◆ SELECTED TEXT:
══════════════════════════════
Music was a forbidden fruit in the Shook household. River Shook, who tours as Sarah Shook, didn’t follow your typical path toward listening to cool music. There were no early bouts of listening to classic rock radio as a preteen, no teenage digging into an older sibling’s record collection to discover Black Sabbath or Black Flag, no forays into left of the dial, college radio.

“I was not allowed to listen to anything but worship music, or classical music, until my mid-teens,” Shook said. “But then I still wasn’t allowed, I just started to.”

That changed in Shook’s mid-20s, thus influencing the sound of rock band Sarah Shook & The Disarmers, and the indie-rock side project Mightmare.

Sarah Shook & The Disarmers with Mightmare will perform Tuesday at Animas City Theatre. The night will feature an opening set of Shook and Mightmare set, followed by Shook & the Disarmers.

By the time they were 22, Shook had been married, had a kid, been divorced; it was then that Shook met someone whose record collection opened up a new world.

“I had never listened to vinyl, and this person had a record collection that was not expansive, but it was really dense. Just the classics: Buck Owens, Roger Miller, Hank senior, Charlie Pride, Wanda Jackson, Kitty Wells. And it would be a few years later that I started getting my hands on classic, real punk stuff like The Germs, Sex Pistols, Adverts, The Saints, and I feel like the first time I heard real country and the first time I heard real punk, both times it had this real similar feeling of like a homecoming,” Shook said. “It was if my brain lit up, it was like this makes sense to me. I love this, this is home.”

If you go

WHAT: Sarah Shook and the Disarmers with Mightmare.

WHEN: 7 p.m. Tuesday.

WHERE: Animas City Theatre, 128 E. College Drive.

TICKETS: $20.

MORE INFORMATION: Visit www.animascitytheatre.com.
══════════════════════════════
◆ ACTIVITIES:
- a) Using the article about Sarah Shook above, decide whether each statement agrees with it: (i) Until their mid-teens, Shook was allowed only worship music or classical music; (ii) the record collection Shook encountered around age 22 was expansive; (iii) tickets for the Animas City Theatre show cost $25. Answer yes or no for each, and quote the exact words from the article that decide it.
- b) According to the article about Sarah Shook, what is the name of Shook's indie-rock side project?
══════════════════════════════
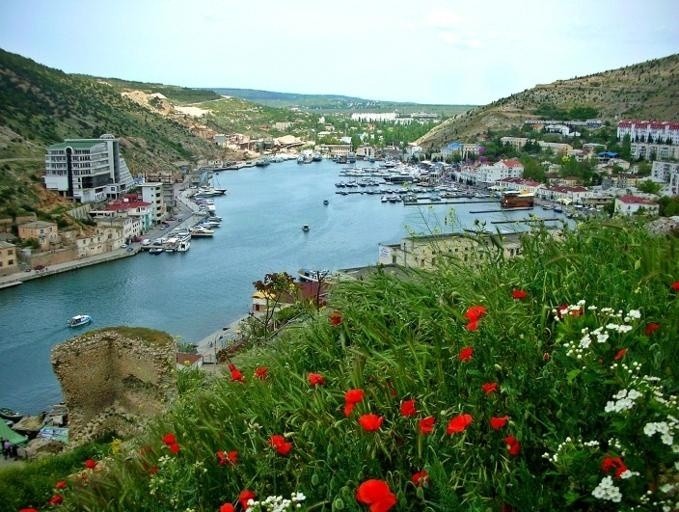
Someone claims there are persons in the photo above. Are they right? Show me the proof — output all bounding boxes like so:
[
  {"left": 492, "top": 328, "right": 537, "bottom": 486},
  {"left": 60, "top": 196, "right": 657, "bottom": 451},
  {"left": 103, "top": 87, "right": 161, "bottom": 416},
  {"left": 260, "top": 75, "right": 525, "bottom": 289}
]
══════════════════════════════
◆ ANSWER SECTION:
- a)
(i) Yes: "I was not allowed to listen to anything but worship music, or classical music, until my mid-teens"
(ii) No: "this person had a record collection that was not expansive, but it was really dense"
(iii) No: "TICKETS: $20."

- b) Mightmare